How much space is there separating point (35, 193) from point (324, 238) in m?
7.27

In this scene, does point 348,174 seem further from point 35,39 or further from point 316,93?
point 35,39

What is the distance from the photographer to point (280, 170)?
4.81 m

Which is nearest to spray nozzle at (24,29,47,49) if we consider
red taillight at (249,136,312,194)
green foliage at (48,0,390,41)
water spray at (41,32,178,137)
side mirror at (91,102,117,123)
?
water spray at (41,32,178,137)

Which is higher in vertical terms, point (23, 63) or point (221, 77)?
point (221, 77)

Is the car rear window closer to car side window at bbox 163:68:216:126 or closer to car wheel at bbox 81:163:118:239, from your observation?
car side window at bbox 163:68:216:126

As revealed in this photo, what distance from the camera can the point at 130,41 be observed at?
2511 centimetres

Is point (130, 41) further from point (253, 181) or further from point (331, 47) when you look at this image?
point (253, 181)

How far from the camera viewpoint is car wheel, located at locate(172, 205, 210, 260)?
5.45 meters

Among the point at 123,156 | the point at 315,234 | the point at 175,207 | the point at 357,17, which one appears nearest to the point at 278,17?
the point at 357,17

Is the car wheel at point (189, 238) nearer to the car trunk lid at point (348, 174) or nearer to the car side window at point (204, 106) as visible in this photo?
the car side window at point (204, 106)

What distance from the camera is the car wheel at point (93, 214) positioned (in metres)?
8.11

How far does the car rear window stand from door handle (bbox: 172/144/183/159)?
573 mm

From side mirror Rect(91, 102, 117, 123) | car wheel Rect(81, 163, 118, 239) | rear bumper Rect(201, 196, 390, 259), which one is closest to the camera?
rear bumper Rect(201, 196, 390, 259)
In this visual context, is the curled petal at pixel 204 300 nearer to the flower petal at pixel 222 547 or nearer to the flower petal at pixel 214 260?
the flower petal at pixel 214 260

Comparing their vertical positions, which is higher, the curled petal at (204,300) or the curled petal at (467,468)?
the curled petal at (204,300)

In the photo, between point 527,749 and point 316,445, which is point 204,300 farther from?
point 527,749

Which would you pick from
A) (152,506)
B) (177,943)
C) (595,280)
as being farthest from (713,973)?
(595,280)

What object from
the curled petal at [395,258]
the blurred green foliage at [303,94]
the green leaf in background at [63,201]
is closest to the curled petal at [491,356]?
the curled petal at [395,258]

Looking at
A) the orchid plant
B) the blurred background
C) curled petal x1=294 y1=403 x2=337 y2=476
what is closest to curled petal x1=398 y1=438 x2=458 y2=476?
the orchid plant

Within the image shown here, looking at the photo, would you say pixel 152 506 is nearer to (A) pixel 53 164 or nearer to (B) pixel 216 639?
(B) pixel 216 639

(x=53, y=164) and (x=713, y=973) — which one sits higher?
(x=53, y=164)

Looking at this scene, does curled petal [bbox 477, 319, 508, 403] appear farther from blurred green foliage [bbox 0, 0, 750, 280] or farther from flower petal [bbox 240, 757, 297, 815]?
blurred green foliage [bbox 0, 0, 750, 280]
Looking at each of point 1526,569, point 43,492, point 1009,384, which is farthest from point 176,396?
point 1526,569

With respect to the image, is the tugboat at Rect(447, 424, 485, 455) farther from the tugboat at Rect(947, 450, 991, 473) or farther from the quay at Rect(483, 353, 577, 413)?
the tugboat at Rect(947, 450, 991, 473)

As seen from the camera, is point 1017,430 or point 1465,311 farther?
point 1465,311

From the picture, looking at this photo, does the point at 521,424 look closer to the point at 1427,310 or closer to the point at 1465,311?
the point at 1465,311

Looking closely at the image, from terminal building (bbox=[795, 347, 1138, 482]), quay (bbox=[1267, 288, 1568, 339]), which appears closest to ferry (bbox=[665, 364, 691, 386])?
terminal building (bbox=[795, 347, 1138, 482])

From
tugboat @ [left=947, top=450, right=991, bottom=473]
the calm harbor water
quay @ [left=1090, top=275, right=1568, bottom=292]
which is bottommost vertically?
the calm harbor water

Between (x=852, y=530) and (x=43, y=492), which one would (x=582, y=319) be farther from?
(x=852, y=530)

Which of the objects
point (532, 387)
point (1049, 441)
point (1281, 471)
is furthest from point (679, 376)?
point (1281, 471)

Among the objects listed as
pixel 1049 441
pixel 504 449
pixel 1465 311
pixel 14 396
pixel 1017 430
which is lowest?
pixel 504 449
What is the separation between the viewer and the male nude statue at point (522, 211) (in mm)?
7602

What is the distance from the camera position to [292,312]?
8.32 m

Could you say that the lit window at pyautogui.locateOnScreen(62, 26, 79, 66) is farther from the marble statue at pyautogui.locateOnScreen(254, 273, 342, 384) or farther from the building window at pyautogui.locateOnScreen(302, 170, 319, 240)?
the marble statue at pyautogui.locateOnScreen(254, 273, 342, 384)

□ □ □ □ □

> _To be done_
Rewrite all the rows above, replacing every "car wheel" with "tire" and leaving everything else unchanged.

> _Response to this exercise_
How much space is there separating point (35, 193) from point (324, 238) in m?
7.27

In this scene, does point 348,174 seem further from point 35,39 or further from point 316,93?
point 35,39

What is the distance from the photographer to point (280, 170)?
4.81 m

Which is nearest to spray nozzle at (24,29,47,49) if we consider
red taillight at (249,136,312,194)
green foliage at (48,0,390,41)
water spray at (41,32,178,137)
side mirror at (91,102,117,123)
?
water spray at (41,32,178,137)

Which is higher in vertical terms, point (23, 63) or point (221, 77)?
point (221, 77)

Is the car rear window closer to car side window at bbox 163:68:216:126 or closer to tire at bbox 81:163:118:239, from your observation?
car side window at bbox 163:68:216:126

As revealed in this photo, what distance from the camera can the point at 130,41 be observed at?
2511 centimetres

Is point (130, 41) further from point (253, 181) or further from point (331, 47) when you look at this image?
point (253, 181)

How far from the camera viewpoint is tire, located at locate(172, 205, 210, 260)?
5.45 meters

Among the point at 123,156 | the point at 315,234 | the point at 175,207 | the point at 357,17, which one appears nearest to the point at 278,17?
the point at 357,17

Is the tire at point (189, 238) nearer to the car trunk lid at point (348, 174) or nearer to the car side window at point (204, 106) as visible in this photo?
the car side window at point (204, 106)

What distance from the camera is the tire at point (93, 214) positioned (in metres)?
8.11

How far does the car rear window stand from door handle (bbox: 172/144/183/159)?
573 mm

From side mirror Rect(91, 102, 117, 123) | tire Rect(81, 163, 118, 239) | rear bumper Rect(201, 196, 390, 259), which one is closest to the camera?
rear bumper Rect(201, 196, 390, 259)
In this visual context, is the curled petal at pixel 204 300 nearer to the flower petal at pixel 222 547 or nearer to the flower petal at pixel 214 260?
the flower petal at pixel 214 260

Comparing their vertical positions, which is higher, the curled petal at (204,300) or the curled petal at (467,468)?
the curled petal at (204,300)

In the photo, between point 527,749 and point 316,445, which is point 204,300 farther from?
point 527,749

Which would you pick from
A) (152,506)
B) (177,943)
C) (595,280)
as being farthest from (713,973)?
(595,280)

What object from
the curled petal at [395,258]
the blurred green foliage at [303,94]
the green leaf in background at [63,201]
is closest to the curled petal at [491,356]?
the curled petal at [395,258]

Looking at
A) the orchid plant
B) the blurred background
C) curled petal x1=294 y1=403 x2=337 y2=476
what is closest to curled petal x1=398 y1=438 x2=458 y2=476?
the orchid plant

Within the image shown here, looking at the photo, would you say pixel 152 506 is nearer to (A) pixel 53 164 or nearer to (B) pixel 216 639?
(B) pixel 216 639

(x=53, y=164) and (x=713, y=973) — which one sits higher?
(x=53, y=164)

Looking at this scene, does curled petal [bbox 477, 319, 508, 403] appear farther from blurred green foliage [bbox 0, 0, 750, 280] or farther from flower petal [bbox 240, 757, 297, 815]?
blurred green foliage [bbox 0, 0, 750, 280]
Looking at each of point 1526,569, point 43,492, point 1009,384, which is farthest from point 176,396?
point 1526,569

With respect to the image, is the tugboat at Rect(447, 424, 485, 455) farther from the tugboat at Rect(947, 450, 991, 473) or farther from the quay at Rect(483, 353, 577, 413)?
the tugboat at Rect(947, 450, 991, 473)

As seen from the camera, is point 1017,430 or point 1465,311 farther?
point 1465,311

From the picture, looking at this photo, does the point at 521,424 look closer to the point at 1427,310 or closer to the point at 1465,311?
the point at 1465,311

Looking closely at the image, from terminal building (bbox=[795, 347, 1138, 482]), quay (bbox=[1267, 288, 1568, 339]), which appears closest to ferry (bbox=[665, 364, 691, 386])?
terminal building (bbox=[795, 347, 1138, 482])

From
tugboat @ [left=947, top=450, right=991, bottom=473]
the calm harbor water
quay @ [left=1090, top=275, right=1568, bottom=292]
which is bottommost vertically?
the calm harbor water

Between (x=852, y=530) and (x=43, y=492), which one would (x=582, y=319) be farther from?
(x=852, y=530)

Which of the objects
point (532, 387)
point (1049, 441)
point (1281, 471)
is furthest from point (679, 376)?
point (1281, 471)

Among the objects listed as
pixel 1049 441
pixel 504 449
pixel 1465 311
pixel 14 396
pixel 1017 430
which is lowest?
pixel 504 449
What is the separation between the viewer and the male nude statue at point (522, 211) (in mm)?
7602

What is the distance from the camera position to [292,312]?
8.32 m

Could you say that the lit window at pyautogui.locateOnScreen(62, 26, 79, 66) is farther from the marble statue at pyautogui.locateOnScreen(254, 273, 342, 384) or farther from the building window at pyautogui.locateOnScreen(302, 170, 319, 240)?
the marble statue at pyautogui.locateOnScreen(254, 273, 342, 384)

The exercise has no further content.